• _REQUIRED WORK_: In the records below, rename every "farthest" to "most distant" and leave all other text unchanged. Leave the pictures out of your answer.

>>>

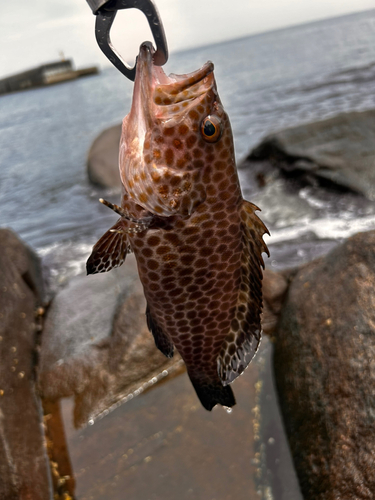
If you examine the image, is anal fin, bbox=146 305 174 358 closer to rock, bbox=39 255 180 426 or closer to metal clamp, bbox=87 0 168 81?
metal clamp, bbox=87 0 168 81

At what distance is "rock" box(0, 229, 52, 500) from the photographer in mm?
3541

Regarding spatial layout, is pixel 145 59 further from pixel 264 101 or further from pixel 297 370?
pixel 264 101

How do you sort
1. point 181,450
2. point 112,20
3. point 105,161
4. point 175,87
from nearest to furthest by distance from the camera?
point 112,20, point 175,87, point 181,450, point 105,161

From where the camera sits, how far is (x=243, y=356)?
2014 mm

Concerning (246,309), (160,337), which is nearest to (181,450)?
(160,337)

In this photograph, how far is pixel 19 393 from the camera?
425 cm

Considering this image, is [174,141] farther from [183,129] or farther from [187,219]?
[187,219]

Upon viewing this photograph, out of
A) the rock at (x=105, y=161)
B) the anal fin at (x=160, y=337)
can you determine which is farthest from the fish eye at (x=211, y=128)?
the rock at (x=105, y=161)

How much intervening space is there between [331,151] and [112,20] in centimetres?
1027

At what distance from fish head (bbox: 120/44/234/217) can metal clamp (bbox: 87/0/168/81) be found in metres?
0.22

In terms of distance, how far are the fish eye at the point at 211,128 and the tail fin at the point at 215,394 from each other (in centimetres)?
127

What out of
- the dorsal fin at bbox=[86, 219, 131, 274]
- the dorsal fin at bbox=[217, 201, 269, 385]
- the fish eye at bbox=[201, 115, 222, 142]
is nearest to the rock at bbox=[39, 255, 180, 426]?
the dorsal fin at bbox=[217, 201, 269, 385]

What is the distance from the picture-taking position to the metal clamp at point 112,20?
1.28m

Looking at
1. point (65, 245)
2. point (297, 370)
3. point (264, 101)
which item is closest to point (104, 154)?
point (65, 245)
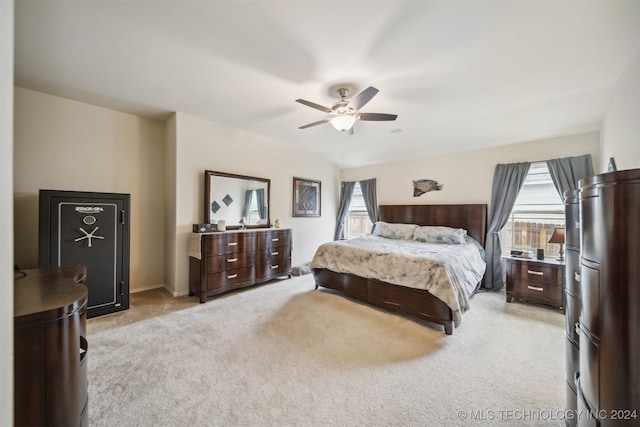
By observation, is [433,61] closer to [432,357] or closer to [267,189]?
[432,357]

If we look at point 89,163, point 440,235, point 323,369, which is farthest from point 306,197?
point 323,369

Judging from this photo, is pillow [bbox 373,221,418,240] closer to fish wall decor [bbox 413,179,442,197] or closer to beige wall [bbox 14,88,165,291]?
fish wall decor [bbox 413,179,442,197]

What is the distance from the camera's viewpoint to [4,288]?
65cm

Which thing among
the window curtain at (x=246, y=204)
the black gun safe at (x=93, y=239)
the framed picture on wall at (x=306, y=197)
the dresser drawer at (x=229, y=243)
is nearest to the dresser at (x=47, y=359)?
the black gun safe at (x=93, y=239)

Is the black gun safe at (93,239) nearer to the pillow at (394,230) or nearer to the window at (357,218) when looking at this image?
the pillow at (394,230)

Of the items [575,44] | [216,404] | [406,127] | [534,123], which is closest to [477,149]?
[534,123]

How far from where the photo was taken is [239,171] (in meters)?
4.26

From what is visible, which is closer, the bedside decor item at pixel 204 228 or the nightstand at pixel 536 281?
the nightstand at pixel 536 281

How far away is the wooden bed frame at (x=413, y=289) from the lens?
2.67m

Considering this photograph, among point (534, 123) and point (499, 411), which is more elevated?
point (534, 123)

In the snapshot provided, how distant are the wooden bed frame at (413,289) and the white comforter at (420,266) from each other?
10 centimetres

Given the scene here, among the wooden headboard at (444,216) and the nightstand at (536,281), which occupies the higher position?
the wooden headboard at (444,216)

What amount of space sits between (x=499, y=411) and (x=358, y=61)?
2914 millimetres

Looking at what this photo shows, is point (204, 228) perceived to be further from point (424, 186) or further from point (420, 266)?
point (424, 186)
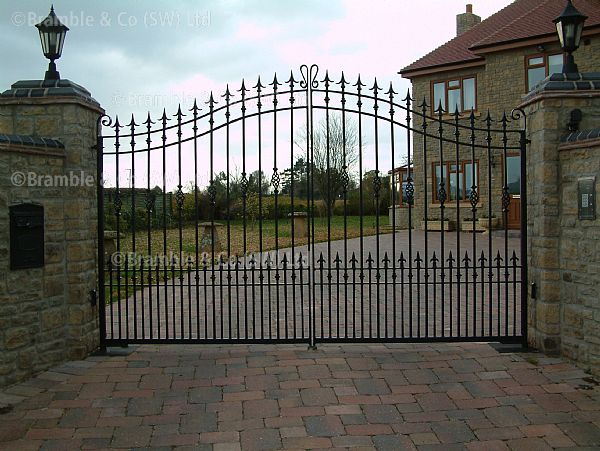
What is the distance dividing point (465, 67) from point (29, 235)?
62.4 ft

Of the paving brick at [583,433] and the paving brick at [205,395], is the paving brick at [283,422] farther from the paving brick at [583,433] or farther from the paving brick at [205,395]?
the paving brick at [583,433]

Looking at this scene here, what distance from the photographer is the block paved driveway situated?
3.62 meters

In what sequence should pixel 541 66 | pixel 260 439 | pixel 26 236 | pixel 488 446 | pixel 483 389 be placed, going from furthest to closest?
pixel 541 66 < pixel 26 236 < pixel 483 389 < pixel 260 439 < pixel 488 446

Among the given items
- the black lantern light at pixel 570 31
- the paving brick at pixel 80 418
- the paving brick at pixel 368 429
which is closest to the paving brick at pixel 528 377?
the paving brick at pixel 368 429

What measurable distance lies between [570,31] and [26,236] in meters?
5.56

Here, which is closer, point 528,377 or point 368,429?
point 368,429

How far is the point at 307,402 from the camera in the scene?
4219 millimetres

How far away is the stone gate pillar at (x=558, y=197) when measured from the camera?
202 inches

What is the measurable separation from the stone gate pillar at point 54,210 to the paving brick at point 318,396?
2.37m

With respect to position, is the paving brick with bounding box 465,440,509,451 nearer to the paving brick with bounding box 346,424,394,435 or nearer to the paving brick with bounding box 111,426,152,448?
the paving brick with bounding box 346,424,394,435

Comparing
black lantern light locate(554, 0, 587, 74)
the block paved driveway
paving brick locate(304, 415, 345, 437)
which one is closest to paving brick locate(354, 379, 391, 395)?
the block paved driveway

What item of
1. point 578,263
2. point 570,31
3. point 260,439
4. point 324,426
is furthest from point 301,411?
point 570,31

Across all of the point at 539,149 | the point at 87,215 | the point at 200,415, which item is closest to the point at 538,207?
the point at 539,149

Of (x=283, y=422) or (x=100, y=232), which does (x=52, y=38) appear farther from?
(x=283, y=422)
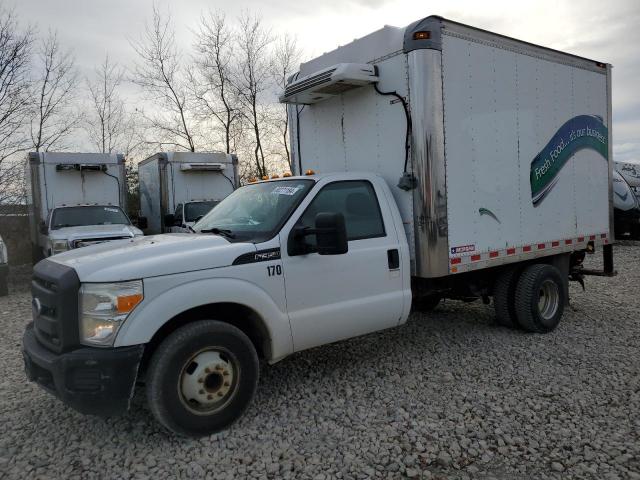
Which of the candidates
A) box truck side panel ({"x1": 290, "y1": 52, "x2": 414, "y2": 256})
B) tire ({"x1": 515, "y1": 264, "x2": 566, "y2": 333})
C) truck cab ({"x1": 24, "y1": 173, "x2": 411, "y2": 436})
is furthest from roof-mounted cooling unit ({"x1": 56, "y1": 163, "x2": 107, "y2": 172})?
tire ({"x1": 515, "y1": 264, "x2": 566, "y2": 333})

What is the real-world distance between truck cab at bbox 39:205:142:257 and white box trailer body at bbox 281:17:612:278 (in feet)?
17.4

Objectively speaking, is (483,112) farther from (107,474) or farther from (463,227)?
(107,474)

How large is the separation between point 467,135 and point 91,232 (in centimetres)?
788

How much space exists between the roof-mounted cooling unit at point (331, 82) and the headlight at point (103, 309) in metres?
2.95

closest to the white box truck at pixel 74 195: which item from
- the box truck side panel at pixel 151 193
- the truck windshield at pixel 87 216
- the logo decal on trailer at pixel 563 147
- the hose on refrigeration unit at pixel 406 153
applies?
the truck windshield at pixel 87 216

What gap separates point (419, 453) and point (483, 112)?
3559 mm

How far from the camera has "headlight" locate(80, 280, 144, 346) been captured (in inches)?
129

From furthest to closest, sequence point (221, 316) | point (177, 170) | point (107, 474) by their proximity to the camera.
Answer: point (177, 170)
point (221, 316)
point (107, 474)

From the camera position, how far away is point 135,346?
3314 millimetres

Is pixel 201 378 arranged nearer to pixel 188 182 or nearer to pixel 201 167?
pixel 201 167

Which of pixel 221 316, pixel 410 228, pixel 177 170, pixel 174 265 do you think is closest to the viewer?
pixel 174 265

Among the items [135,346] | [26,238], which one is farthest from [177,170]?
[135,346]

<<<

• _EXERCISE ANSWER_:
If you examine the image, is anal fin, bbox=146 305 174 358 closer to rock, bbox=39 255 180 426 or closer to metal clamp, bbox=87 0 168 81?
metal clamp, bbox=87 0 168 81

At what distance is "rock" box(0, 229, 52, 500) from the photographer in mm?
3541

Regarding spatial layout, is pixel 145 59 further from pixel 264 101 or further from pixel 297 370?
pixel 264 101

How do you sort
1. point 181,450
2. point 112,20
3. point 105,161
4. point 175,87
from nearest to furthest by distance from the camera?
point 112,20, point 175,87, point 181,450, point 105,161

From where the camera sits, how far is (x=243, y=356)?
2014 mm

Concerning (246,309), (160,337), which is nearest to (181,450)?
(160,337)

In this photograph, how far is pixel 19 393 from the camera?
425 cm

Considering this image, is [174,141] farther from [183,129] or farther from [187,219]?
[187,219]

Upon viewing this photograph, out of
A) the rock at (x=105, y=161)
B) the anal fin at (x=160, y=337)
can you determine which is most distant from the fish eye at (x=211, y=128)?
the rock at (x=105, y=161)

How much intervening space is there between [331,151] and [112,20] in centimetres?
1027

At what distance from fish head (bbox: 120/44/234/217) can metal clamp (bbox: 87/0/168/81) be found in metres?
0.22

In terms of distance, how far are the fish eye at the point at 211,128 and the tail fin at the point at 215,394 from each other (in centimetres)?
127

What out of
- the dorsal fin at bbox=[86, 219, 131, 274]
- the dorsal fin at bbox=[217, 201, 269, 385]
- the fish eye at bbox=[201, 115, 222, 142]
is nearest to the rock at bbox=[39, 255, 180, 426]?
the dorsal fin at bbox=[217, 201, 269, 385]

What is the distance from the picture-taking position to the metal clamp at point 112,20?
1.28m

Looking at
1. point (65, 245)
2. point (297, 370)
3. point (264, 101)
which item is closest to point (104, 154)?
point (65, 245)
By observation, is [433,61] closer to [432,357] or closer to [267,189]?
[432,357]

If we look at point 89,163, point 440,235, point 323,369, which is most distant from point 306,197?
point 323,369

Judging from this photo, is pillow [bbox 373,221,418,240] closer to fish wall decor [bbox 413,179,442,197] or closer to beige wall [bbox 14,88,165,291]?
fish wall decor [bbox 413,179,442,197]

What is the distance from the camera's viewpoint to [4,288]?
65cm

Which thing among
the window curtain at (x=246, y=204)
the black gun safe at (x=93, y=239)
the framed picture on wall at (x=306, y=197)
the dresser drawer at (x=229, y=243)
is nearest to the dresser at (x=47, y=359)?
the black gun safe at (x=93, y=239)

Is the black gun safe at (93,239) nearer to the pillow at (394,230) or nearer to the window at (357,218) when looking at this image?
the pillow at (394,230)

Of the items [575,44] | [216,404] | [406,127] | [534,123], which is closest to [477,149]?
[534,123]

How far from where the photo was taken is [239,171] (in meters)?
4.26

From what is visible, which is closer, the bedside decor item at pixel 204 228 or the nightstand at pixel 536 281?
the nightstand at pixel 536 281

How far away is the wooden bed frame at (x=413, y=289) from the lens?
2.67m

Considering this photograph, among point (534, 123) and point (499, 411), which is more elevated?
point (534, 123)

In the snapshot provided, how distant are the wooden bed frame at (413,289) and the white comforter at (420,266) from each other?
10 centimetres

Given the scene here, among the wooden headboard at (444,216) and the nightstand at (536,281), which occupies the higher position?
the wooden headboard at (444,216)

What amount of space sits between (x=499, y=411) and (x=358, y=61)?
2914 millimetres

Looking at what this photo shows, is point (204, 228) perceived to be further from point (424, 186) or further from point (420, 266)?
point (424, 186)
What is the distance dividing point (465, 67) from point (29, 235)?
62.4 ft

Of the paving brick at [583,433] and the paving brick at [205,395], is the paving brick at [283,422] farther from the paving brick at [583,433] or farther from the paving brick at [205,395]?
the paving brick at [583,433]

Looking at this scene here, what distance from the photographer is the block paved driveway situated?
3.62 meters

In what sequence should pixel 541 66 | pixel 260 439 | pixel 26 236 | pixel 488 446 | pixel 483 389 be placed, going from furthest to closest?
pixel 541 66 < pixel 26 236 < pixel 483 389 < pixel 260 439 < pixel 488 446

Among the given items
- the black lantern light at pixel 570 31
- the paving brick at pixel 80 418
- the paving brick at pixel 368 429
which is closest to the paving brick at pixel 528 377?
the paving brick at pixel 368 429

What measurable distance lies between [570,31] and [26,236] in meters?
5.56

Here, which is closer, point 528,377 or point 368,429?
point 368,429

How far is the point at 307,402 from the camera in the scene?
4219 millimetres

How far away is the stone gate pillar at (x=558, y=197) when measured from the camera?
202 inches

What is the measurable separation from the stone gate pillar at point 54,210 to the paving brick at point 318,396?
2.37m

With respect to position, is the paving brick with bounding box 465,440,509,451 nearer to the paving brick with bounding box 346,424,394,435 or nearer to the paving brick with bounding box 111,426,152,448?
the paving brick with bounding box 346,424,394,435

Comparing
black lantern light locate(554, 0, 587, 74)
the block paved driveway
paving brick locate(304, 415, 345, 437)
which one is closest to paving brick locate(354, 379, 391, 395)?
the block paved driveway

What item of
1. point 578,263
2. point 570,31
3. point 260,439
4. point 324,426
is furthest from point 301,411?
point 570,31

Across all of the point at 539,149 | the point at 87,215 | the point at 200,415, which item is closest to the point at 538,207?
the point at 539,149

Of (x=283, y=422) or (x=100, y=232), which does (x=52, y=38) appear farther from?
(x=283, y=422)
Which of the candidates
A) box truck side panel ({"x1": 290, "y1": 52, "x2": 414, "y2": 256})
B) tire ({"x1": 515, "y1": 264, "x2": 566, "y2": 333})
C) truck cab ({"x1": 24, "y1": 173, "x2": 411, "y2": 436})
is furthest from roof-mounted cooling unit ({"x1": 56, "y1": 163, "x2": 107, "y2": 172})?
tire ({"x1": 515, "y1": 264, "x2": 566, "y2": 333})

What is the real-world distance between truck cab at bbox 39:205:142:257 and white box trailer body at bbox 281:17:612:278 (in feet)?
17.4

Objectively speaking, is (483,112) farther from (107,474) or farther from (463,227)?
(107,474)

How large is the separation between point 467,135 and point 91,232 (in centimetres)?
788

How much space exists between the roof-mounted cooling unit at point (331, 82) and the headlight at point (103, 309) in metres?
2.95

closest to the white box truck at pixel 74 195: which item from
- the box truck side panel at pixel 151 193
- the truck windshield at pixel 87 216
- the logo decal on trailer at pixel 563 147
- the hose on refrigeration unit at pixel 406 153
applies?
the truck windshield at pixel 87 216

What gap separates point (419, 453) and point (483, 112)?
3559 mm

How far from the camera has "headlight" locate(80, 280, 144, 346) been captured (in inches)?
129

From furthest to closest, sequence point (221, 316) | point (177, 170) | point (107, 474) by their proximity to the camera.
Answer: point (177, 170)
point (221, 316)
point (107, 474)

From the camera position, how far away is point 135,346?
3314 millimetres

Is pixel 201 378 arranged nearer to pixel 188 182 or nearer to pixel 201 167?
pixel 201 167

Which of pixel 221 316, pixel 410 228, pixel 177 170, pixel 174 265 do you think is closest to the viewer?
pixel 174 265

Among the items [135,346] | [26,238], which one is most distant from [177,170]?
[135,346]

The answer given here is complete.